5. Laboratory research robots

Robots in the laboratory are to follow a repetitive process like sampling, heating/cooling, mixing, shaking, testing. Therefore, the laboratory will be self-managed by robots that will constantly perform tasks for human manager to have enough data for running reports and take decisions.

6. Household robots

Robots for house cleaning, clothes cleaning, garbage disposal, cooking, gardening and even babysitting will provide assisted support while on settlement.

7. Transport robots

Drivers of the future will be available continuously. Rovers and ships will be driven by robots that will be equipped with GPS signals and understand voice command

8. Educational robots

During coronavirus pandemic, we all understood the importance of digitalization in education. Apart from educational platforms that enables communication remotely, there are robots, like Elias in Finland, that can help with practical assignments on math or languages. Advantage is that robots are not judgmental, they can repeat the same answer at student’s pace of learning, without getting tired and, in the near future, they will be able to read facial expressions. Just as pilots use flight simulators, same robots can produce simulators for training without taking risks, by practicing medical skills like first aid. Even only humans will create pieces of art and writing and cannot be substituted in creativity, robots on Aphrodite will have the ability to perform tiring and monotonous tasks.

How robots work

There is a strong similarity between a robot and a human body. Just as our brain is the main controller of regular activities, acting like a computer, similarly a robot needs a microcontroller or microprocessor to get information, process it and command action.
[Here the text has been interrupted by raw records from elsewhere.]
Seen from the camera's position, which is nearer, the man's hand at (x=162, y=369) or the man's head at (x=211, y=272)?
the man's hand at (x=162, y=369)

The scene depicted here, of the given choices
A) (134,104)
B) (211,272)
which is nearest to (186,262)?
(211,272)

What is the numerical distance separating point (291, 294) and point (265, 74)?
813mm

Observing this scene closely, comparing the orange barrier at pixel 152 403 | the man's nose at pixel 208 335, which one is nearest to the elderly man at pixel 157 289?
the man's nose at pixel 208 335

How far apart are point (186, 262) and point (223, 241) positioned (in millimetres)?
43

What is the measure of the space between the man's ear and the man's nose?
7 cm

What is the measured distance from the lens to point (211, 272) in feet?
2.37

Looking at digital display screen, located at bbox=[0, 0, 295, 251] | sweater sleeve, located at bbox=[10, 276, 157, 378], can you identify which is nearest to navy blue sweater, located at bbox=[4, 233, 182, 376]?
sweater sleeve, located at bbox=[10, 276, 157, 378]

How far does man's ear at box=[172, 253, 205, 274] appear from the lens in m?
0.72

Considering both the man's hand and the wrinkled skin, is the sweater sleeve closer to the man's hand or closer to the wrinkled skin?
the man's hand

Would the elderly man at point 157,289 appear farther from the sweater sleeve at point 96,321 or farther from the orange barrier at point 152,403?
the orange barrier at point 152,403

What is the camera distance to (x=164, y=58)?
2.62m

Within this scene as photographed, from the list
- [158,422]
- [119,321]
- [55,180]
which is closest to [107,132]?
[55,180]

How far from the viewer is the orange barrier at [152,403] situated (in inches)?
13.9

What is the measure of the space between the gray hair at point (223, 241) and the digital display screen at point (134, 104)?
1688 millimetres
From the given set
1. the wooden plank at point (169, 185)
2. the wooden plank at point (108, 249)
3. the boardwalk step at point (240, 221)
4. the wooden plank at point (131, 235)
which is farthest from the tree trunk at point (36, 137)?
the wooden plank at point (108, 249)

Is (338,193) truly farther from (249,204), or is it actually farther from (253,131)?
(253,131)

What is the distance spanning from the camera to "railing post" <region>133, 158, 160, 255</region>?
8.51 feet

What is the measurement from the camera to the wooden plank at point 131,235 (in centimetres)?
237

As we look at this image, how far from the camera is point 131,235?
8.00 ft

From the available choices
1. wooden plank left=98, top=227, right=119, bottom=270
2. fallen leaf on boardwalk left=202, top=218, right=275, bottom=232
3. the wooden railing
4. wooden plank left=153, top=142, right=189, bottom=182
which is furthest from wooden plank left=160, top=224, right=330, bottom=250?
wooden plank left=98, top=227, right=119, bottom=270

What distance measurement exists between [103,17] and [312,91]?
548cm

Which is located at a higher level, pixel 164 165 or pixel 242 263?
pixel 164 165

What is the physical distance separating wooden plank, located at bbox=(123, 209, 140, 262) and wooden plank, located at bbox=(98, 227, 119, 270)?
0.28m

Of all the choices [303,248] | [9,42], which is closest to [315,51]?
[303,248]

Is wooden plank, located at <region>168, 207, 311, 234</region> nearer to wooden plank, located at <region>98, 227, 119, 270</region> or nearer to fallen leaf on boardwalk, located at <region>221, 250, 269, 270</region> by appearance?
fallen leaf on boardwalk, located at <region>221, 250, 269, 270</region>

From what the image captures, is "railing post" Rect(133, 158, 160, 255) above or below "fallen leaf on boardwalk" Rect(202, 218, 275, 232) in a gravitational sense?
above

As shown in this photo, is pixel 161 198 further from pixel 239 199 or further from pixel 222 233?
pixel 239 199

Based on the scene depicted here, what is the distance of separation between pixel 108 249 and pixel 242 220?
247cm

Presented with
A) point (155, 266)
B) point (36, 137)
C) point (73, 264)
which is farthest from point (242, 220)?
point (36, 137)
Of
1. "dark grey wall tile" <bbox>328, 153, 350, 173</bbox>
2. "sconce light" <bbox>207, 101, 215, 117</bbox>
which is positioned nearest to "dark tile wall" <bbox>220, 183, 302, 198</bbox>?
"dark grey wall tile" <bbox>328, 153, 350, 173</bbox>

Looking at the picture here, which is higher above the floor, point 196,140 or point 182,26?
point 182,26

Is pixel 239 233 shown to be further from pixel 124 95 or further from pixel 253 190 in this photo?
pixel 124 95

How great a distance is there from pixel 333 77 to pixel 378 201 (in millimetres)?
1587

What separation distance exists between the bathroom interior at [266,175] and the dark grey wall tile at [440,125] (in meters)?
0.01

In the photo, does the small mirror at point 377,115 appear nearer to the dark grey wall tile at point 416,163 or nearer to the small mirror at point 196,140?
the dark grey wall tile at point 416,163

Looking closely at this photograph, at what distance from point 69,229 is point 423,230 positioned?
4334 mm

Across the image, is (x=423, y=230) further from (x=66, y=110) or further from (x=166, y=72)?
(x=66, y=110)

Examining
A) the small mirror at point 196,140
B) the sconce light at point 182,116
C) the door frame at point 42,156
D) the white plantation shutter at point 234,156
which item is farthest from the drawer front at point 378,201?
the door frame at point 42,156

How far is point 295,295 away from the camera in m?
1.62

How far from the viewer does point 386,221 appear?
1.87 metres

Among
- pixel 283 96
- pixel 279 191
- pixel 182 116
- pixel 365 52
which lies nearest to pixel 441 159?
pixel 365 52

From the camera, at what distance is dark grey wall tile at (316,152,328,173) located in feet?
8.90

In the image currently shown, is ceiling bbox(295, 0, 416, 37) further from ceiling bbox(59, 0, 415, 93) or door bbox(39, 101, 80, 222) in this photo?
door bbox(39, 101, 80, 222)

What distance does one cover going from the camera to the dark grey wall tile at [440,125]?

Our body needs input from sensorial system, like hands that touch sends signals to brain if surface is hot, mouth that tastes so that we know when food it salty, nose that smells so that brain tells us to move our body in another location if it smells bad, ear that hears music and enjoy, or eyes that see and understand. Similarly, robots need sensors, like sound sensor (microphone), optical sensors, video camera or photocells for sight, temperature, pressure a.s.o. Therefore, sensors get input data from environment to send over to microcontroller for processing. Just as our muscular system responds to commands from brain, so do robots need motor system that use mechanics to support motor functions, like movement. To engage into movement of arms, robot also needs a small engine to put components into action, to simulate muscular system in human body. When it comes down to programming, a microcontroller can be programmed with different integration platforms, like Arduino, that has two sections: setup() to be run once at startup and loop() to run continuously until an exit condition is reached.